Mr. Met: Secret Service Threatened To Kill Mascot For Getting Too Close To Bill Clinton

Met

A former Mr. Met has revealed that he was threatened by a secret service agent when President Bill Clinton visited Shea Stadium, who warned him that a sniper would shoot him dead if he approached the President.

AJ Mass, who used to don the delightful costume, has revealed all in his new book, “Yes, It’s Hot In Here: Adventures in the Weird, Woolly World of Sports Mascots.”

Mass admits that he wanted to meet the 42nd President of the United States on April 15, 1997, but was met with a slight issue when he tried to go through the secret service’s metal detector. Unfortunately, because of the size of the costume’s bulbous head he couldn’t fit through the security system.

Mass was joined by two female college interns, and despite this little incident he still set out to find Clinton. He writes, “The holy grail for all mascots – a photo op and meet-and-greet with a sitting president.”

However, when he came face-to-face with another one of the President’s many secret service agents he was given a rather frightening warning.

“We have snipers all around the stadium, just in case something were to happen,” Mass recalls. “Like I said, do whatever it is you normally do. But approach the President and we go for the kill shot. Are we clear?”

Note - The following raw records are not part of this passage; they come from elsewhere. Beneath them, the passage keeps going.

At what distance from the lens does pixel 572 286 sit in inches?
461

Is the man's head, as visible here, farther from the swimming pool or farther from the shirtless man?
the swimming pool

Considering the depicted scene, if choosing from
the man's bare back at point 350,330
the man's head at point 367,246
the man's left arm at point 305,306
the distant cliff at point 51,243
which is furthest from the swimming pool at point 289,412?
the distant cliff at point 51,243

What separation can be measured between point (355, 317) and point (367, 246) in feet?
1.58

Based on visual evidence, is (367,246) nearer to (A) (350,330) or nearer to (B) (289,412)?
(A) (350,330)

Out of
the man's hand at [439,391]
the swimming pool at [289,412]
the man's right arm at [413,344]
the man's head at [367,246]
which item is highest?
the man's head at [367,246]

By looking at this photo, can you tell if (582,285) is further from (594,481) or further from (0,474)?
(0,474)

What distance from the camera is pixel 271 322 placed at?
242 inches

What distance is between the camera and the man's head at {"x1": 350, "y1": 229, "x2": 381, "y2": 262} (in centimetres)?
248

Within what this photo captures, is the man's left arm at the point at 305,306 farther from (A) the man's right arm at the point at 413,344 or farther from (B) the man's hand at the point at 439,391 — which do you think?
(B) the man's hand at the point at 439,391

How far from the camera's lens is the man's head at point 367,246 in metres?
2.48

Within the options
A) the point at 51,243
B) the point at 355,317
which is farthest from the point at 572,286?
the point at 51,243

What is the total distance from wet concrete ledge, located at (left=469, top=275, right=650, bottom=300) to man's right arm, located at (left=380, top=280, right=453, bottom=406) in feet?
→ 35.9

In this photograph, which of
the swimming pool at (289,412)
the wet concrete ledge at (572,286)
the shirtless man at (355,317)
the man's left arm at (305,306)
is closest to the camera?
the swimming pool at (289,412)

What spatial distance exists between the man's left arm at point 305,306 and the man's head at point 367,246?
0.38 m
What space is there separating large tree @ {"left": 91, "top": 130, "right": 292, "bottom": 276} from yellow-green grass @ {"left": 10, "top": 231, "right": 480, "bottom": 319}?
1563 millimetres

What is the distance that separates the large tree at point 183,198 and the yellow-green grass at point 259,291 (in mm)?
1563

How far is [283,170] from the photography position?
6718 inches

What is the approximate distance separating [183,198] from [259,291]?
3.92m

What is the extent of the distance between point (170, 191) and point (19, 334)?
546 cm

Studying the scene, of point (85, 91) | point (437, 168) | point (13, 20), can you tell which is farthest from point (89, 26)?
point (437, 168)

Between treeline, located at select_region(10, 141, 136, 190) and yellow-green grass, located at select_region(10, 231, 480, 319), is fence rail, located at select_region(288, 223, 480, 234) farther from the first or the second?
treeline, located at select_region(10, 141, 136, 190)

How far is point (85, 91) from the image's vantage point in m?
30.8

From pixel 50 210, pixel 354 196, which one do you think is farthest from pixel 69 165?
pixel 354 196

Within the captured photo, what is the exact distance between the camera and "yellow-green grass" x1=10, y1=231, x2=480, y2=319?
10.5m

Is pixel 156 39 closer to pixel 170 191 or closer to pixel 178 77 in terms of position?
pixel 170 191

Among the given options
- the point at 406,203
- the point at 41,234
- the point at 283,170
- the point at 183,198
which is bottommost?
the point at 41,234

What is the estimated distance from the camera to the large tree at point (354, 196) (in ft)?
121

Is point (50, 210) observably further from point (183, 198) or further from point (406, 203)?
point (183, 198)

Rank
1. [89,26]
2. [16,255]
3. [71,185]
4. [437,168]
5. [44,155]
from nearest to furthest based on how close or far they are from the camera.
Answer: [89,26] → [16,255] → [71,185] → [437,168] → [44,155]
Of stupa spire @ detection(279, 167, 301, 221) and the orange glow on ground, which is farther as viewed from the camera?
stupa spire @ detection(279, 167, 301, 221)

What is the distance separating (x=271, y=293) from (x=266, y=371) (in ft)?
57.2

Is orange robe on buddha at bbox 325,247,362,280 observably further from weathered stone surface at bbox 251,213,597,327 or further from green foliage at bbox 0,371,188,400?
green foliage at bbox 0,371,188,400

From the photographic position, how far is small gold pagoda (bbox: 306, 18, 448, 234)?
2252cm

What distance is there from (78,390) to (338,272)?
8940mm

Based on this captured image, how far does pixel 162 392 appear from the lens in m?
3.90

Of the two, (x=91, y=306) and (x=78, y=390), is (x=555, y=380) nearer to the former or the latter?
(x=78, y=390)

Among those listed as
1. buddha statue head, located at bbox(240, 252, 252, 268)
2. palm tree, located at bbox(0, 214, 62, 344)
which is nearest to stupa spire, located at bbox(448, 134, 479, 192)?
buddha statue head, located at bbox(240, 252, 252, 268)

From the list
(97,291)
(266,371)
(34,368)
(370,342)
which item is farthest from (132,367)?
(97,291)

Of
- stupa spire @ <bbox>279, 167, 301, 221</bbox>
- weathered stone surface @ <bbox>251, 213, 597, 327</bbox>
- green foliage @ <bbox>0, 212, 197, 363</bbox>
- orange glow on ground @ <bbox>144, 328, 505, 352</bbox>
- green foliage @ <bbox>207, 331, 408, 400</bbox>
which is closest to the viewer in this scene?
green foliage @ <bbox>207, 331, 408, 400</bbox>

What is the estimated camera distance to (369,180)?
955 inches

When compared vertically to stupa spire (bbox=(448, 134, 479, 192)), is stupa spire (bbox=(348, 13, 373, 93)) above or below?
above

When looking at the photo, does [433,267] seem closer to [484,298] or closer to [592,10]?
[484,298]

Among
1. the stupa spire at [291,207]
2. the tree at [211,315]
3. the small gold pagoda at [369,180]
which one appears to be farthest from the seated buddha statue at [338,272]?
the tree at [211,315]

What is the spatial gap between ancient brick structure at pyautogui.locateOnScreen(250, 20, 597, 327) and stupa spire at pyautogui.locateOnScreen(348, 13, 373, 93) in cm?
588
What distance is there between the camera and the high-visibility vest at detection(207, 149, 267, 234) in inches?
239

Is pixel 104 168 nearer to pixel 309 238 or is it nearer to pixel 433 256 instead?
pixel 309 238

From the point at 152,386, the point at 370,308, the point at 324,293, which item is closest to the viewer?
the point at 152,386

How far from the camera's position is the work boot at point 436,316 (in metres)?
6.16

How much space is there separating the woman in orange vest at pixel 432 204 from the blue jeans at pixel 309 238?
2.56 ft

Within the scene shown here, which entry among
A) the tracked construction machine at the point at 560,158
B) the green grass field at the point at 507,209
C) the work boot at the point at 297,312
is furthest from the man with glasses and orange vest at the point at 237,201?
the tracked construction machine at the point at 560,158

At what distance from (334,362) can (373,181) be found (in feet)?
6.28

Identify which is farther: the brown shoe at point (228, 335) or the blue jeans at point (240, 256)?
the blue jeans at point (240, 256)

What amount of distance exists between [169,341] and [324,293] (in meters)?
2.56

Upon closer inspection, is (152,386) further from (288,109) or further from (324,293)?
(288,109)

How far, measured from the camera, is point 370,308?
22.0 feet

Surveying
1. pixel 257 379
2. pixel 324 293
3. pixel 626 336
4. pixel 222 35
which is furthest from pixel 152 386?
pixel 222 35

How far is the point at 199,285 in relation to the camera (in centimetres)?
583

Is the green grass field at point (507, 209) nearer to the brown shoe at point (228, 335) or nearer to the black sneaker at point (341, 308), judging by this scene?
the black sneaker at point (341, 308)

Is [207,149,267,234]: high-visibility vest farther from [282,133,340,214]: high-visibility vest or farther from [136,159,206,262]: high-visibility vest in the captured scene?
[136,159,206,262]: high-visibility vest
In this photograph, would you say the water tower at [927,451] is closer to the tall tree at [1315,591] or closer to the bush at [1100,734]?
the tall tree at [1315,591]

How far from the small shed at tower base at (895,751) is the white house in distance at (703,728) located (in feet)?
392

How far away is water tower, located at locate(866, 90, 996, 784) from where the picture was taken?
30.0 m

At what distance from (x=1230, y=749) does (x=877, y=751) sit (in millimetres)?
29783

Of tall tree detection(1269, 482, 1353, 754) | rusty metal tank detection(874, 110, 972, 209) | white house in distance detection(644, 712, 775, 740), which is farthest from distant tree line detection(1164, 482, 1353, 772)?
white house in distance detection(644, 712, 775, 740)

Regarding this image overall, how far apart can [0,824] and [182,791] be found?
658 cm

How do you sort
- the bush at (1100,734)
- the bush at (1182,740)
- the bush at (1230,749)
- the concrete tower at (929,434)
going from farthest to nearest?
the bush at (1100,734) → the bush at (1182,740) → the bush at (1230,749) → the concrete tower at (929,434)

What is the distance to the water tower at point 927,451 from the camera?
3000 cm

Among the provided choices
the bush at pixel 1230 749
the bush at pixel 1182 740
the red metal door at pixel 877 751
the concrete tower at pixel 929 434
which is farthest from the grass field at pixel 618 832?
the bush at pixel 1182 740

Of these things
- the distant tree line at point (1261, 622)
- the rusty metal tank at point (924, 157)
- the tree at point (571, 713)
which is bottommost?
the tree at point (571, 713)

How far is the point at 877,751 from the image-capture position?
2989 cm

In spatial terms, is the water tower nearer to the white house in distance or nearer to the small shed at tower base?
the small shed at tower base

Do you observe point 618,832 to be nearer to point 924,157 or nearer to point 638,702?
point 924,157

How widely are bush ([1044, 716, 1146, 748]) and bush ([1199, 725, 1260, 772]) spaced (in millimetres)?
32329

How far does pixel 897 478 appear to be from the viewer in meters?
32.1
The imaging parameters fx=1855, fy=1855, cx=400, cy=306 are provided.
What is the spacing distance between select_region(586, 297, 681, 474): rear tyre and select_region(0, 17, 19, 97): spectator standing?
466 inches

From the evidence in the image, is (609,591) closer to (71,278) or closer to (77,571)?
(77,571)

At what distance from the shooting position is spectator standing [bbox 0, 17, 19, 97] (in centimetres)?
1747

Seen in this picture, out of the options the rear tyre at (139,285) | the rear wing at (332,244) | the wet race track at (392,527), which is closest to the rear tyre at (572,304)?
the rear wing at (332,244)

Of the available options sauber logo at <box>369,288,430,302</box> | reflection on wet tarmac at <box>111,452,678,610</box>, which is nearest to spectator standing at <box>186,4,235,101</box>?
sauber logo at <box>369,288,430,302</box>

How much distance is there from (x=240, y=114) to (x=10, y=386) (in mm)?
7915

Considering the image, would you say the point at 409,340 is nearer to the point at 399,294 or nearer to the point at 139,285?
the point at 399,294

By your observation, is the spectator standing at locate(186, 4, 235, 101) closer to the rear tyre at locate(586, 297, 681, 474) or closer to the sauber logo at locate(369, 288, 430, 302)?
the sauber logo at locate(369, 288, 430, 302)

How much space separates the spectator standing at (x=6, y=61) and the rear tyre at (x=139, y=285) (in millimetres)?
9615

Mass continues in his book, “He pauses for a moment to let the words sink in, and it feels like he isn’t only looking into my eyes, but also into my very soul with his blank, unblinking stare.”

The secret service agent obviously didn’t think that one explanation was enough, because he then looked directly in Mr Mets’ foam mouth and remarked again, “Approach the President, and we go for the kill shot. ARE – WE – CLEAR?”

Mass wore the iconic suit between 1994-1997, and it’s safe to say that this was probably his most alarming day inside the loveable attire.

Mr. Clinton managed to escape Shea Stadium unharmed after his near brush with death, and he also took the time to praise Jackie Robinson, who made his Major League Baseball debut with the Brooklyn Dodgers in 1947. This marked the first occasion that an African American athlete had done so in the sport.

Clinton gave an emotional speech during the game’s fifth inning, and he was also joined by Jackie’s widow, Rachel, and Bud Selig who was, and still is, Baseball’s acting commissioner.